BEGIN

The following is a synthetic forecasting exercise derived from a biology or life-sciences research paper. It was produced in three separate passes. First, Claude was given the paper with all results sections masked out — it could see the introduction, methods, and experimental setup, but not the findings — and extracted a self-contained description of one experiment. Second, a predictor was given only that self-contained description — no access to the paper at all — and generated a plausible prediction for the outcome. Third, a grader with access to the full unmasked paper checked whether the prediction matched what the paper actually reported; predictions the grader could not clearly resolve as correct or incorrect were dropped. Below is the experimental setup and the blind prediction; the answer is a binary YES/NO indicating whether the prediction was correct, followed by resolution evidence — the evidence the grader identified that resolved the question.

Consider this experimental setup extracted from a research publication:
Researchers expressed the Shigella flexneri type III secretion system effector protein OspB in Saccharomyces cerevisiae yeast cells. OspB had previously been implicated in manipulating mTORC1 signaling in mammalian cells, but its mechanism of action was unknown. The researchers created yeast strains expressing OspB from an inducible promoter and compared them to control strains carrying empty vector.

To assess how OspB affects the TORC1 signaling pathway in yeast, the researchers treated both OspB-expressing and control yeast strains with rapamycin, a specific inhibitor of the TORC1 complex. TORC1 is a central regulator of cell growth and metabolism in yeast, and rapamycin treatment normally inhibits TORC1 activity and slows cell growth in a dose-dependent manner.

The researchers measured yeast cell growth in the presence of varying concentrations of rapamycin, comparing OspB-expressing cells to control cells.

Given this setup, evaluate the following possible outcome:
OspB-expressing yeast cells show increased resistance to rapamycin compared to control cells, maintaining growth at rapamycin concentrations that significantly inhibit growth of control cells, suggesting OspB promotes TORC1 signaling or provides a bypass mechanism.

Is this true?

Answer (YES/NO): NO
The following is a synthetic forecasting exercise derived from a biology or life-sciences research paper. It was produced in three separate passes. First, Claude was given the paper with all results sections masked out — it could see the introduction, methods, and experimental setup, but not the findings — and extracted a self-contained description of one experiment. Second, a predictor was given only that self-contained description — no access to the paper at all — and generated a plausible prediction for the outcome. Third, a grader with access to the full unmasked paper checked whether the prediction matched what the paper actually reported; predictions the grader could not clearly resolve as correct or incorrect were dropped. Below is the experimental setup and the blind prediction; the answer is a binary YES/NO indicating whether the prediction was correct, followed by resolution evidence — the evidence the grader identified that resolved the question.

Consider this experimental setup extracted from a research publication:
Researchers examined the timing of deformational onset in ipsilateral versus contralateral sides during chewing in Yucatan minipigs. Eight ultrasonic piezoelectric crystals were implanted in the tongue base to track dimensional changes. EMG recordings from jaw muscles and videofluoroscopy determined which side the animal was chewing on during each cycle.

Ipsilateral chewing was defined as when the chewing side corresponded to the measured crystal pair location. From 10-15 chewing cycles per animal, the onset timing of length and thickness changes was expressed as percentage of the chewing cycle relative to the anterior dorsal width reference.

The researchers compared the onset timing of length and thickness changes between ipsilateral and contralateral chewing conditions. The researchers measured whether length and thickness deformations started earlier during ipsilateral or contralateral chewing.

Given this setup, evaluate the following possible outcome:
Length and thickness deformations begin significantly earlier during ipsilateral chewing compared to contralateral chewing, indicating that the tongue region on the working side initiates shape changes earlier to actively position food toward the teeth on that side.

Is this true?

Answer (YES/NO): YES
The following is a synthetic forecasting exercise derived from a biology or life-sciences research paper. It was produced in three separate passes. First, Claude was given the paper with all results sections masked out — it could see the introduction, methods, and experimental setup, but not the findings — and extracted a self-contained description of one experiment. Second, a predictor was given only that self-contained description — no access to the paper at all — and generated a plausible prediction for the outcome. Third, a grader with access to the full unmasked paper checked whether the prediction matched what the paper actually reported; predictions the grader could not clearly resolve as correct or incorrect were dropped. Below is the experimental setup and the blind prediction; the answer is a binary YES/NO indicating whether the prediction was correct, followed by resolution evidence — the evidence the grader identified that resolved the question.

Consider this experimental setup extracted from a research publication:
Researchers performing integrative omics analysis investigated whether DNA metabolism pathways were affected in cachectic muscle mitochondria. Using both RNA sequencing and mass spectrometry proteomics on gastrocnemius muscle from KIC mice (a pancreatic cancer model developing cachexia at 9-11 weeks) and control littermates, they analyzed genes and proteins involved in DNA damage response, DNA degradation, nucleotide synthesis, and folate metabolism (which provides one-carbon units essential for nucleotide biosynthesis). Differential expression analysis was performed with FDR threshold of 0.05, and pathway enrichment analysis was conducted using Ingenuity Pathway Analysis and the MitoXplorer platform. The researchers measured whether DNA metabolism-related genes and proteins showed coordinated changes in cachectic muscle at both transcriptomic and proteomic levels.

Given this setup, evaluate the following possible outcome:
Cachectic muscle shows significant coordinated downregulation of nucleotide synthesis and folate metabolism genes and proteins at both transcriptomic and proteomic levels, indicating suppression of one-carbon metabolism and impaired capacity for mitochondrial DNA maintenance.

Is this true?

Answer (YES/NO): NO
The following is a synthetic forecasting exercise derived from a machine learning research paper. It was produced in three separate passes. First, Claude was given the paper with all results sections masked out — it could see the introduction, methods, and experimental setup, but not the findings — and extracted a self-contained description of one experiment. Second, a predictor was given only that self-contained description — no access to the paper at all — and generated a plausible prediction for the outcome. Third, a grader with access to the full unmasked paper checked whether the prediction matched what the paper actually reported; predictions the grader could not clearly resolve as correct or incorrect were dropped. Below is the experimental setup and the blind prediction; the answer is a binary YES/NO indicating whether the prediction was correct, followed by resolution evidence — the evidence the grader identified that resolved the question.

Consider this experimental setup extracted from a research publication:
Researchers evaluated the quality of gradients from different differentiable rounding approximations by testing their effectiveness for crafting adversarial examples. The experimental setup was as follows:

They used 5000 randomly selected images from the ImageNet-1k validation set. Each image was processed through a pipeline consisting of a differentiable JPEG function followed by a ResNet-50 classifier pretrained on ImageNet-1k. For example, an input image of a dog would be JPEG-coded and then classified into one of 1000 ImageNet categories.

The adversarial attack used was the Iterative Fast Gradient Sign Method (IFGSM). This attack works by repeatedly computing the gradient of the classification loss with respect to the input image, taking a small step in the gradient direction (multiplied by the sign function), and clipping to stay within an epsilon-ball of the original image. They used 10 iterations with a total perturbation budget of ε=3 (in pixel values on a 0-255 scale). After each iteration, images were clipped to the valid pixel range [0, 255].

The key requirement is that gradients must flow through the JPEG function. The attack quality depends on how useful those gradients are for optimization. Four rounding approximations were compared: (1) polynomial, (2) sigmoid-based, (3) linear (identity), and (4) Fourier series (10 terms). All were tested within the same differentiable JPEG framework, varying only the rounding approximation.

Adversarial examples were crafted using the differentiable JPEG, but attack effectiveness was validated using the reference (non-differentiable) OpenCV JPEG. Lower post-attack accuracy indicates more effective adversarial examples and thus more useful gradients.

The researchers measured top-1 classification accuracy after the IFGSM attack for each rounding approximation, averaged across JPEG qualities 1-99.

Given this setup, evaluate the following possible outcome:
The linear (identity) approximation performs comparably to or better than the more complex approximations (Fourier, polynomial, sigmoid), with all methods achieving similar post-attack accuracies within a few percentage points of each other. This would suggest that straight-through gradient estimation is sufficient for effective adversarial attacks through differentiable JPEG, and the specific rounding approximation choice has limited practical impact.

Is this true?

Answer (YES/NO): NO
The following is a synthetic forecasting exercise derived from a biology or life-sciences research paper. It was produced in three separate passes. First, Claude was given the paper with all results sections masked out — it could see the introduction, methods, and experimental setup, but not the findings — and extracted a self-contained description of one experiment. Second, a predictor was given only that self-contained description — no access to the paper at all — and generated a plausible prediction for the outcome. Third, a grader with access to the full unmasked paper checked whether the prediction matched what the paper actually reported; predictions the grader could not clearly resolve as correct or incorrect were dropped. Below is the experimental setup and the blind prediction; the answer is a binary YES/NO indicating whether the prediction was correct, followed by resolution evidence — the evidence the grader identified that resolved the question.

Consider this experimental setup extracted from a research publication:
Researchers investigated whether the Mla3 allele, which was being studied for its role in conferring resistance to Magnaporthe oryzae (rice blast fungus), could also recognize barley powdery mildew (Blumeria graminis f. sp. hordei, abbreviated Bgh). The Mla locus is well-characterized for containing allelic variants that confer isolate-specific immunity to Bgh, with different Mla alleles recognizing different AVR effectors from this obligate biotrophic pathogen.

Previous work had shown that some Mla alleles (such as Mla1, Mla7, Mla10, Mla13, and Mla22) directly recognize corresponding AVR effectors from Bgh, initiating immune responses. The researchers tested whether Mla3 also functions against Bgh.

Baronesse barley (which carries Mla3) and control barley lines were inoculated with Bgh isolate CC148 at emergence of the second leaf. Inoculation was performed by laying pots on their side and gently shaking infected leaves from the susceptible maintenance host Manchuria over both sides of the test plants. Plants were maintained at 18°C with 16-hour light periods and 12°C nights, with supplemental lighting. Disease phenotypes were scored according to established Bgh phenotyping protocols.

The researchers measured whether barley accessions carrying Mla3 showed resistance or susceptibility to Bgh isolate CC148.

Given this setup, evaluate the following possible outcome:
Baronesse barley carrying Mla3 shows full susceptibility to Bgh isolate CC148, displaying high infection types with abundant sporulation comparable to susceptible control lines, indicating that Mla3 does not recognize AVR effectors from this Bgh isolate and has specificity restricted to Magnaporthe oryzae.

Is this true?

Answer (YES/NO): NO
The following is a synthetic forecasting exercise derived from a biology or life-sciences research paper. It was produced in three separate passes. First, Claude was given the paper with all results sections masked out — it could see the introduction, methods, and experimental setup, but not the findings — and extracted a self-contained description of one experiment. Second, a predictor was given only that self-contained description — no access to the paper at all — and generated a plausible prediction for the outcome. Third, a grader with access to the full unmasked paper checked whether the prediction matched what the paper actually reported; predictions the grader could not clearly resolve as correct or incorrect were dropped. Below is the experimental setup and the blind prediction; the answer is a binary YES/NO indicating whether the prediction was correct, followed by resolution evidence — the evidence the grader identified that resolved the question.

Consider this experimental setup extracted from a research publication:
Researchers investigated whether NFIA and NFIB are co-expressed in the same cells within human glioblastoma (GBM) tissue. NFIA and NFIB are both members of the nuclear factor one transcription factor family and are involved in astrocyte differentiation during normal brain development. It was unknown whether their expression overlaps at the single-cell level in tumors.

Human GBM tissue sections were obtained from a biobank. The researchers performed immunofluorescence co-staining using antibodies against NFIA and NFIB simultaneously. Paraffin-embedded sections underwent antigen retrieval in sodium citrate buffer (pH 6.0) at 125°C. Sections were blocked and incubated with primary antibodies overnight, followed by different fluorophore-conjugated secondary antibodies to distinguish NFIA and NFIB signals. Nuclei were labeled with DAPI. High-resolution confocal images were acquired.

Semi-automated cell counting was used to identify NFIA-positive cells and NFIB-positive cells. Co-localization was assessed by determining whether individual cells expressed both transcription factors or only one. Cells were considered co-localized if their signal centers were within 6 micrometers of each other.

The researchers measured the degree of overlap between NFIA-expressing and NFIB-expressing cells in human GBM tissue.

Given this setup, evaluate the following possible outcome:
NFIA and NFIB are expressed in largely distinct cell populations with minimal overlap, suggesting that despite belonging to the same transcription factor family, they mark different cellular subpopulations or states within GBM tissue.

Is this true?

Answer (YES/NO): NO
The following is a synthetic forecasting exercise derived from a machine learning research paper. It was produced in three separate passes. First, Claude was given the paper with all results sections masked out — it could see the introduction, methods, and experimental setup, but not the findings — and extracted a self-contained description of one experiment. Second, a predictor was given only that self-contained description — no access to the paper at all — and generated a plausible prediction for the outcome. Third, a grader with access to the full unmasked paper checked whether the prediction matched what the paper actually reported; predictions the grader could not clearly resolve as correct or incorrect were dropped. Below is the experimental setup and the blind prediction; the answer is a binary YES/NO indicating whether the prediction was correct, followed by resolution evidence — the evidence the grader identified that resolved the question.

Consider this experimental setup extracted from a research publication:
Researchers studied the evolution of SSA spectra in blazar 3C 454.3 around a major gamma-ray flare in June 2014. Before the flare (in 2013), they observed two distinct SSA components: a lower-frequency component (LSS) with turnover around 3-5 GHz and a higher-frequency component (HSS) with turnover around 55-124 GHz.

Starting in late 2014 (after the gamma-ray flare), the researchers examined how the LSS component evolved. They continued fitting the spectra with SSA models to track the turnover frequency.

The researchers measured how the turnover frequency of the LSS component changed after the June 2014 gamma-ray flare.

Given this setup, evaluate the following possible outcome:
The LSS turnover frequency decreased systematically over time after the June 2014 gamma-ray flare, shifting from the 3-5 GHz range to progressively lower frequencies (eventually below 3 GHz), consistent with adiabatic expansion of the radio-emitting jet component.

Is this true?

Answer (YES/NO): NO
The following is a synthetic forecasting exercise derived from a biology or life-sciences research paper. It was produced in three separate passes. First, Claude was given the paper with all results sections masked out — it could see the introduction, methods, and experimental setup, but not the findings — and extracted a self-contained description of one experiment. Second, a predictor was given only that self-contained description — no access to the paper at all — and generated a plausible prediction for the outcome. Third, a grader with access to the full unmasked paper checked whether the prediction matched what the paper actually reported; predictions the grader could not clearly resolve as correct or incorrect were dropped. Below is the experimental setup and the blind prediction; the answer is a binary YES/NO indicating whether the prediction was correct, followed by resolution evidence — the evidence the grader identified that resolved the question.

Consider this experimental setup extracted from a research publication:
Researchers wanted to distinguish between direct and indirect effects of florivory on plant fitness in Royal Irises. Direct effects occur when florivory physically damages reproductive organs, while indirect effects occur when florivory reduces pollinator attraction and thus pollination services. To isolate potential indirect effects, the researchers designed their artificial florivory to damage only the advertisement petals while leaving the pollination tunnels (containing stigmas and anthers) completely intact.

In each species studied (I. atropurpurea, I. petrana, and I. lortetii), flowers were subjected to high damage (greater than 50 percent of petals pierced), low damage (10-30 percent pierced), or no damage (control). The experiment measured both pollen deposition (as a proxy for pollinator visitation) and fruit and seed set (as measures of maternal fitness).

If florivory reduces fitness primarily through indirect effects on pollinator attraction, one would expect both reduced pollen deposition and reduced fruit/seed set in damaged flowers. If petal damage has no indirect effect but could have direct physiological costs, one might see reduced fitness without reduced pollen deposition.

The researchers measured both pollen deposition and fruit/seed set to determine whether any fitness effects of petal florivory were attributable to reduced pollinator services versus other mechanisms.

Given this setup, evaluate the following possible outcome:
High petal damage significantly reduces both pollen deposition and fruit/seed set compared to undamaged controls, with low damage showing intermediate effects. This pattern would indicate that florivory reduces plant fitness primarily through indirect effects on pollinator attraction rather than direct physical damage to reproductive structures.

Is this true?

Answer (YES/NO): NO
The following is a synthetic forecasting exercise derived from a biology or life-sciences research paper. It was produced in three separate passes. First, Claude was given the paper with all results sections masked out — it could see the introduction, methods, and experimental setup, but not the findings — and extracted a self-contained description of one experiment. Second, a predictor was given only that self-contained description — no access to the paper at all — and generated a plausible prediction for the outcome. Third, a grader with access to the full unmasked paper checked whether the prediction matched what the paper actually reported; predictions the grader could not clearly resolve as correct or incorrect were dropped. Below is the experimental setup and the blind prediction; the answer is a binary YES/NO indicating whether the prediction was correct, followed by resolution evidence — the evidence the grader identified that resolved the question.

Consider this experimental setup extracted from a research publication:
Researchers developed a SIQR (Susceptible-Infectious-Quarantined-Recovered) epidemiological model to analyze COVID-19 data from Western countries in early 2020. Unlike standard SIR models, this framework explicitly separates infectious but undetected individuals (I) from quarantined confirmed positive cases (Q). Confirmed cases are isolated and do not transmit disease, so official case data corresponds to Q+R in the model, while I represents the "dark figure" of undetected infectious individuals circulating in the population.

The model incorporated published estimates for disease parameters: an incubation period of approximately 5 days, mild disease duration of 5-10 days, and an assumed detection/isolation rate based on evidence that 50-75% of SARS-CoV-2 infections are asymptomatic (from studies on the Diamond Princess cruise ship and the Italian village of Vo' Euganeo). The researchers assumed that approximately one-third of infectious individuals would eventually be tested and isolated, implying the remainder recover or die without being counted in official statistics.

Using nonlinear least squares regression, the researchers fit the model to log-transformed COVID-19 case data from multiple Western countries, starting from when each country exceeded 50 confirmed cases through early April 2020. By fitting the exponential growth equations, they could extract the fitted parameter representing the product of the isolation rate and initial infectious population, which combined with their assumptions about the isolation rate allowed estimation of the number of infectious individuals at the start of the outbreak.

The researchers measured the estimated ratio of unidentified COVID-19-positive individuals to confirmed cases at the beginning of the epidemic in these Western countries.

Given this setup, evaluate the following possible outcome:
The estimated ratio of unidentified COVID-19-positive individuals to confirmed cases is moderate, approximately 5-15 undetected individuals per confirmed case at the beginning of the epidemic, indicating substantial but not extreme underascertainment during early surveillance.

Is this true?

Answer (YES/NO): YES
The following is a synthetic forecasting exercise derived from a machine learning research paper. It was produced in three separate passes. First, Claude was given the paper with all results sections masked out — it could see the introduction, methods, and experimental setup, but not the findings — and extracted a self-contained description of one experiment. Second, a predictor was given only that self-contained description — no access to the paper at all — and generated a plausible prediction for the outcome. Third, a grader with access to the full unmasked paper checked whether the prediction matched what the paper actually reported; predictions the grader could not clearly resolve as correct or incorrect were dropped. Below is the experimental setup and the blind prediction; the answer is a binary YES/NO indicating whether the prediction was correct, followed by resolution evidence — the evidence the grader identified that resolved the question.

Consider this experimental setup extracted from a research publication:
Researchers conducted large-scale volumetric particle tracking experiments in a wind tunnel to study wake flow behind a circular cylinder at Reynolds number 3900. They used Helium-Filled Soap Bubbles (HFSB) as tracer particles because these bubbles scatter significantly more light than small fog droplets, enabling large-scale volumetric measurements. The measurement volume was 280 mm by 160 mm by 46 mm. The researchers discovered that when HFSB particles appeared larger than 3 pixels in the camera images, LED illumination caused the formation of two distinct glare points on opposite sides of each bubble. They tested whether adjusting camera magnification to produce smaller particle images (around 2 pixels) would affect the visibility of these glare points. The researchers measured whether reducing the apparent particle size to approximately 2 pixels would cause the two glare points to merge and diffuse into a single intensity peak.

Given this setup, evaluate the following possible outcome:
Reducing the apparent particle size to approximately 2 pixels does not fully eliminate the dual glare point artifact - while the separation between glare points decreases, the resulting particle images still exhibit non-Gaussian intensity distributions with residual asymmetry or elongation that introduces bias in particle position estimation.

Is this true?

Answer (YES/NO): NO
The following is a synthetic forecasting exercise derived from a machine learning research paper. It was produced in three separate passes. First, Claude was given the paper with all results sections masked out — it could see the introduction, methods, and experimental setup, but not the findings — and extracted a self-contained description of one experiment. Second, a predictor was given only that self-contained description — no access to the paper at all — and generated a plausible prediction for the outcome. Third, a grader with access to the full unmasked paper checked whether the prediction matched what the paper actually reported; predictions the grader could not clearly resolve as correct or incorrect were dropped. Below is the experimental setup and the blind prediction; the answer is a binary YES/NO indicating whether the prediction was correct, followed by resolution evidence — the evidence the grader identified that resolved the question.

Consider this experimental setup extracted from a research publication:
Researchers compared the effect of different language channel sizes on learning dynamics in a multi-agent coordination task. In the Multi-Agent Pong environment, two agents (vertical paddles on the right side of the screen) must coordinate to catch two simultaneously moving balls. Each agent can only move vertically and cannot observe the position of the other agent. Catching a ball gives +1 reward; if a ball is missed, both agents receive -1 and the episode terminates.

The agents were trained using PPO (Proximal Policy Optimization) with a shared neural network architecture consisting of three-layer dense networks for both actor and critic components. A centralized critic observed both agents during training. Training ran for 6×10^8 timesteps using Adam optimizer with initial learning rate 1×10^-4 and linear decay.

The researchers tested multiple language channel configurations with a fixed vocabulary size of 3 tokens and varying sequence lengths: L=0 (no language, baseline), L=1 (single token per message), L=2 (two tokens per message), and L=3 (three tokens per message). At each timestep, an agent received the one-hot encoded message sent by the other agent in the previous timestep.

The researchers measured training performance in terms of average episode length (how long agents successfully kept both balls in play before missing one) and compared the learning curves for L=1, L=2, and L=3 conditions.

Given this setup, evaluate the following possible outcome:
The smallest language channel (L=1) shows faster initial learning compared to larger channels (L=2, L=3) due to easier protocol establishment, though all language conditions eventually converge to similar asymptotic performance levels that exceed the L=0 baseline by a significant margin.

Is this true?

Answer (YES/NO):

END

▸ **Instructions for the task**: Your answer should consist of the lines from the material that contain "suggesting".

▸ **Finished task**:
OspB-expressing yeast cells show increased resistance to rapamycin compared to control cells, maintaining growth at rapamycin concentrations that significantly inhibit growth of control cells, suggesting OspB promotes TORC1 signaling or provides a bypass mechanism.
NFIA and NFIB are expressed in largely distinct cell populations with minimal overlap, suggesting that despite belonging to the same transcription factor family, they mark different cellular subpopulations or states within GBM tissue.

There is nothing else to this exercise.